In particular, from the definition it clearly follows that: $$10 \equiv -1 \pmod{11},$$ since $10 - (-1) = 10 + 1 = 11$. We also know that the numerical value of a base-$10$ number is mathematically obtained by multiplying its lowest digit with $1$, the second digit with $10$, the third digit with $10^2 = 100$, etc., and adding the results together. For example: $$81233218 = 10^7 \cdot 8 + 10^6 \cdot 1 + 10^5 \cdot 2 + 10^4 \cdot 3 + 10^3 \cdot 3 + 10^2 \cdot 2 + 10 \cdot 1 + 8.$$

But since $10 \equiv -1 \pmod{11}$, if we only want to calculate the value of the number modulo $11$, we can replace $10$ with $-1$ in this calculation! Thus: $$81233218 \equiv (-1)^7 \cdot 8 + (-1)^6 \cdot 1 + (-1)^5 \cdot 2 + (-1)^4 \cdot 3 + (-1)^3 \cdot 3 + (-1)^2 \cdot 2 + (-1) \cdot 1 + 8 \pmod{11}.$$

And, of course, we can easily see that the powers of $-1$ simply alternate between $-1$ and $1$, so this expression simplifies down to: $$81233218 \equiv -8 + 1 -2 + 3 - 3 + 2 - 1 + 8 = 0 \pmod{11}.$$

(Ps. The same trick also works in bases other than $10$, showing that any number palindromic in base $b$, with an even number of base-$b$ digits, is necessarily divisible by $b+1 = 11_b$.)

Solution 3:

As has been pointed out in the comments, this is not a special property of the primes. Rather it's true that whenever you reverse a number and append the result to itself, the result is always divisible by 11.
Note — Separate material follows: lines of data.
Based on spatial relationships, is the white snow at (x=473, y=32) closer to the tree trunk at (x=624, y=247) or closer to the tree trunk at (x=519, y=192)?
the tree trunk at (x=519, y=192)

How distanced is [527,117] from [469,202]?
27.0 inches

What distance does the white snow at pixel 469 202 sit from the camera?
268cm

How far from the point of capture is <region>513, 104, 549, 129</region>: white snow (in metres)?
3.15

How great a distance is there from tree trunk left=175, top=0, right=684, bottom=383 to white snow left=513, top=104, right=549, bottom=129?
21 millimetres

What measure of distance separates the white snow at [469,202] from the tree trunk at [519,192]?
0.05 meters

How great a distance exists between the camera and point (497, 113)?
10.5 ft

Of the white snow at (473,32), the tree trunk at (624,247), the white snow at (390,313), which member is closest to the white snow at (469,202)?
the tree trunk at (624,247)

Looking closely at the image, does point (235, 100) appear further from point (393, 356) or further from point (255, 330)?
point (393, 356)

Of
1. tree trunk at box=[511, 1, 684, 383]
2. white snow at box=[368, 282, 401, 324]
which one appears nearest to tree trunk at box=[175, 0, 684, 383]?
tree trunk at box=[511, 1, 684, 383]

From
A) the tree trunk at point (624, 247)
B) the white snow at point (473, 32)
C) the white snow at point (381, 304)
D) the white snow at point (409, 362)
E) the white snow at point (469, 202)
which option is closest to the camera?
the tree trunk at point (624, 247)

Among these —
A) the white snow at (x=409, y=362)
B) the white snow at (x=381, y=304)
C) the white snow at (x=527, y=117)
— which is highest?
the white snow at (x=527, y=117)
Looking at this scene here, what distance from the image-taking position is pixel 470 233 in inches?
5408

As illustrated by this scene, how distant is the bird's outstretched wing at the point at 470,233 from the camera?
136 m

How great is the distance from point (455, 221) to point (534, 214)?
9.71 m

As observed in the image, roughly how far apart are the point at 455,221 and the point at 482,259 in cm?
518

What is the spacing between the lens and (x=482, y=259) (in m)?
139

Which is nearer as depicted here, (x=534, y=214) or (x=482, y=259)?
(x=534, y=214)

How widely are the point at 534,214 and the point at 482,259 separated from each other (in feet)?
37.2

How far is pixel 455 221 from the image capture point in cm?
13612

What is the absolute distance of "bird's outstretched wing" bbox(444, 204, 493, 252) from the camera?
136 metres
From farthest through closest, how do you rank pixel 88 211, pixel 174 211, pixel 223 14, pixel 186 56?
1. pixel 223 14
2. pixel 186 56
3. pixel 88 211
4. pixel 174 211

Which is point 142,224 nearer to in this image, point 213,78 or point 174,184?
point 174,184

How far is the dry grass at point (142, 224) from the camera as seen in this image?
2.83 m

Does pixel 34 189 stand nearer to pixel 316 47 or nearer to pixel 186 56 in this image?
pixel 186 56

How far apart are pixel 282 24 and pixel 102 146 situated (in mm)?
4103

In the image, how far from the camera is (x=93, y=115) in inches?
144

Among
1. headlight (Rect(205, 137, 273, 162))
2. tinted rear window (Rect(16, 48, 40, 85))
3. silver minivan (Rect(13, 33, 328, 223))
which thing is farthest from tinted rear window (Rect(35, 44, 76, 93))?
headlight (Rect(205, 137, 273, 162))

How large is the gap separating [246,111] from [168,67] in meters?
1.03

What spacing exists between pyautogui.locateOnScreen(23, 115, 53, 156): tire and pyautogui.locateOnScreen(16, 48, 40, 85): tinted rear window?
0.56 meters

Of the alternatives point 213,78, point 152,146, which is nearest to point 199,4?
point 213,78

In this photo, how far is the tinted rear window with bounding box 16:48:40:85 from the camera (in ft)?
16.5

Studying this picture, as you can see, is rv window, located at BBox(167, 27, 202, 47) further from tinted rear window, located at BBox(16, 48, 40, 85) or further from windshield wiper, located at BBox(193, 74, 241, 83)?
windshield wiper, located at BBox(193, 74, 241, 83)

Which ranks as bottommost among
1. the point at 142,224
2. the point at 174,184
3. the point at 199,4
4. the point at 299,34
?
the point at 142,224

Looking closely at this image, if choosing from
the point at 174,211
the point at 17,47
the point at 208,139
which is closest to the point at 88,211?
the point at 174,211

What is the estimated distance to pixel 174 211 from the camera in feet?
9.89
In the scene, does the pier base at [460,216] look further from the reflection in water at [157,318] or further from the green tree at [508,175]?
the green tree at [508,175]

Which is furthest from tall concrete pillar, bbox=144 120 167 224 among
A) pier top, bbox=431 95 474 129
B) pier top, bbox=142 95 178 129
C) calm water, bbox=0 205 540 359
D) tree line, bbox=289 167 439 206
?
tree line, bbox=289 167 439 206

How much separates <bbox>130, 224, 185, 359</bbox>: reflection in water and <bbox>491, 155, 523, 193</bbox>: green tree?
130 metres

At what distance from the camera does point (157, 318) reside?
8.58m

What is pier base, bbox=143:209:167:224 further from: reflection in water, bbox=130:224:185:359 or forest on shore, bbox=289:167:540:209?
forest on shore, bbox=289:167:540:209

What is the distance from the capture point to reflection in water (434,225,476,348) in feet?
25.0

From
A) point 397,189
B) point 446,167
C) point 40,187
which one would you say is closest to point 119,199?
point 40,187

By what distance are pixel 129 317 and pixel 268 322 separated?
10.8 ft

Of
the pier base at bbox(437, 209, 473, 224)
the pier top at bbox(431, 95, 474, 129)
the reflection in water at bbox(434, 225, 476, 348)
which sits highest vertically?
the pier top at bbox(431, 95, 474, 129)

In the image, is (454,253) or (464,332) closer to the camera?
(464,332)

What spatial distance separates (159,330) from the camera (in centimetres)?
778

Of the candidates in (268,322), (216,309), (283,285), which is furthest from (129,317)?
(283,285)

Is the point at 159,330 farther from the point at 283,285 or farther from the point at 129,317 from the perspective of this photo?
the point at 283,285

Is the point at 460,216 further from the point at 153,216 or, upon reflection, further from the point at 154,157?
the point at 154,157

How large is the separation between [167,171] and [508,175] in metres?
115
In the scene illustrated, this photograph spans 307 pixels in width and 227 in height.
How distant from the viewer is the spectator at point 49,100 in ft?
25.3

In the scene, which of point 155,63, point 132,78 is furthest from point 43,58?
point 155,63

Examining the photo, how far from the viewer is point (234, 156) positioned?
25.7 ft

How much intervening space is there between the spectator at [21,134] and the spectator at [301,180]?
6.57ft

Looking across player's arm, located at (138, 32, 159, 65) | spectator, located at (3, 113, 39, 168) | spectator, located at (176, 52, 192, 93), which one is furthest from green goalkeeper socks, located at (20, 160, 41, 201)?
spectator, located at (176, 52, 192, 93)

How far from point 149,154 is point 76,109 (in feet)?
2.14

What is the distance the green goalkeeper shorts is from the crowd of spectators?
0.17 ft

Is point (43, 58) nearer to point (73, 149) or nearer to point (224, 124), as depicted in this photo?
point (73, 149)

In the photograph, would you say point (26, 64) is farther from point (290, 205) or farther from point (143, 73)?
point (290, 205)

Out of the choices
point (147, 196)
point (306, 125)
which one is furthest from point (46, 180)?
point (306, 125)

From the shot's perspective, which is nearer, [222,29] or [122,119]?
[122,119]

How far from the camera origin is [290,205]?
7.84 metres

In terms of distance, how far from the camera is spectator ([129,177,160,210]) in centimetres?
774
To see why this is true, consider the number $A = 10^{n-1} a_{n-1} + 10^{n-2} a_{n-2} + \cdots + 10^0 a_0$, where $a_0, \ldots, a_{n-1}$ are all integers in $\{ 0, \ldots, 9 \}$ - that is, the ordinary decimal expansion of $A$. Then you can write A followed by its reversal as

$$ 10^n (10^{n-1} a_{n-1} + 10^{n-2} a_{n-2} + \cdots + 10^0 a_0) + (10^{n-1} a_0 + 10^{n-2} a_1 + \cdots + 10^0 a_{n-1})$$

and now let's rearrange this so that the terms with the same $a_i$ are together. It equals

$$ a_{n-1} (10^{2n-1} + 10^0) + a_{n-2} (10^{2n-2} + 10^1) + \cdots + a_0 (10^n + 10^{n-1}). $$

Each factor of the form $10^k + 10^l$, where $k-l$ is odd, is divisible by 11. To see this you can factor

$$10^k + 10^l = 10^l (10^{k-l} + 1) = 10^l (10 + 1) (10^{k-l-1} - 10^{k-l-2} + \cdots + 1), $$ where the signs in the last factor are alternating. This is just the well-known rule for factoring sums of $n$th powers

$$(a+b)^n = (a+b) (a^{n-1} - a^{n-2} b + a^{n-3} b^2 - \cdots - a b^{n-2} + b^{n-1}), $$

which applies when $n$ is odd.

So our number is a sum of integer multiples of 11, and is therefore divisible by 11.

Solution 4:

Hint $\ $ If in radix $b,\,$ we have $\,n = f(b) = f_0\! + f_1 b +\,\cdots+ f_n b^n,\,$ then reversing the digits of $\,n\,$ yields the integer $\,\bar n = \bar f(b)\,$ for $\,\bar f(b) = b^n f(b^{-1})$ the reversed polynomial. Appending yields

$$ {\rm mod}\,\ b\!+\!1\!:\,\ b\equiv -1\,\Rightarrow\, b^{n+1} f(b) + b^n f(b^{-1})\,\equiv\, (-1)^n f(-1)(-1 + 1)\,\equiv\, 0\qquad $$

Solution 5:

Every number obtained by this construction is divisible by $11$. Here is a simple test for divisibility by $11$: if the number is $a_r\cdots a_0$, it is divisible by $11$ iff $\sum_{i=0}^r (-1)^ia_i = 0$. This follows from the fact that $10^{2i+1}=-1\bmod{11}$ and $10^{2i} = 1\bmod{11}$. Thus, $a_r\cdots a_0 = \sum 10^ia_i = \sum (-1)^i a_i\bmod{11}$.

Now, since every digit of the number you construct appear in an odd and an even place, the whole number is divisible by $11$.